Publication ,  Journal Article
Yanik, GA; Parisi, MT; Shulkin, BL; Naranjo, A; Kreissman, SG; London, WB; Villablanca, JG; Maris, JM; Park, JR; Cohn, SL; McGrady, P; Matthay, KK
Published in: J Nucl Med
April 2013

UNLABELLED: Radiolabeled metaiodobenzylguanidine (mIBG) is a highly sensitive and specific marker for detecting neuroblastoma. A semiquantitative mIBG score (Curie score [CS]) was assessed for utility as a prognostic indicator for a cohort of patients with high-risk metastatic disease. METHODS: mIBG scans from 280 patients with mIBG-avid, stage 4 neuroblastoma enrolled on the Children's Oncology Group (COG) protocol A3973 were evaluated at diagnosis (n = 280), after induction chemotherapy (n = 237), and after an autologous stem cell transplantation (n = 178). Individual mIBG scans were evaluated at 10 different anatomic regions, with the scoring of each site (0-3) based on the extent of disease at that anatomic region.

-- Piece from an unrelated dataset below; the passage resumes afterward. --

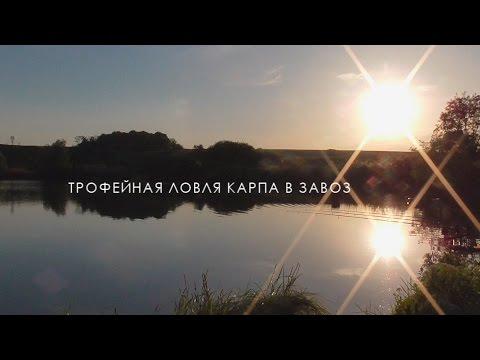 Карпфишинг: ловля карпа на бойлы в завоз с Технокарп Team.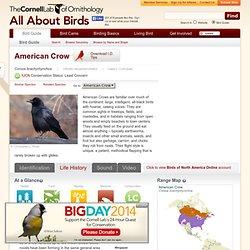 American Crow, Life History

RESULTS: There was no correlation between CS at diagnosis and subsequent treatment outcome. Patients with a CS > 2 after induction therapy had a significantly worse event-free survival (EFS) than those with scores ≤ 2 (3-y EFS: 15.4% ± 5.3% vs. 44.9% ± 3.9%, respectively; P < 0.001). A postinduction CS > 2 identified a cohort of patients at greater risk for an event, independent of other known neuroblastoma factors, including age, MYCN status, ploidy, mitosis-karyorrhexis index, and histologic grade. For MYCN-amplified tumors, the presence (CS > 0) versus absence (CS = 0) of residual mIBG avidity after induction was associated with a significantly worse outcome (3-y EFS: 11.8% ± 7.8% vs. 49.6% ± 7.7%, respectively; P = 0.003). After transplantation, patients with a CS > 0 had an EFS inferior to that of patients with a CS of 0 (3-y EFS: 28.9% ± 6.8% vs. 49.3% ± 4.9%, respectively [n = 133]; P = 0.009). CONCLUSION: Curie scoring carries prognostic significance in the management of patients with high-risk neuroblastoma. In particular, patients with CSs > 2 after induction have extremely poor outcomes and should be considered for alternative therapeutic strategies.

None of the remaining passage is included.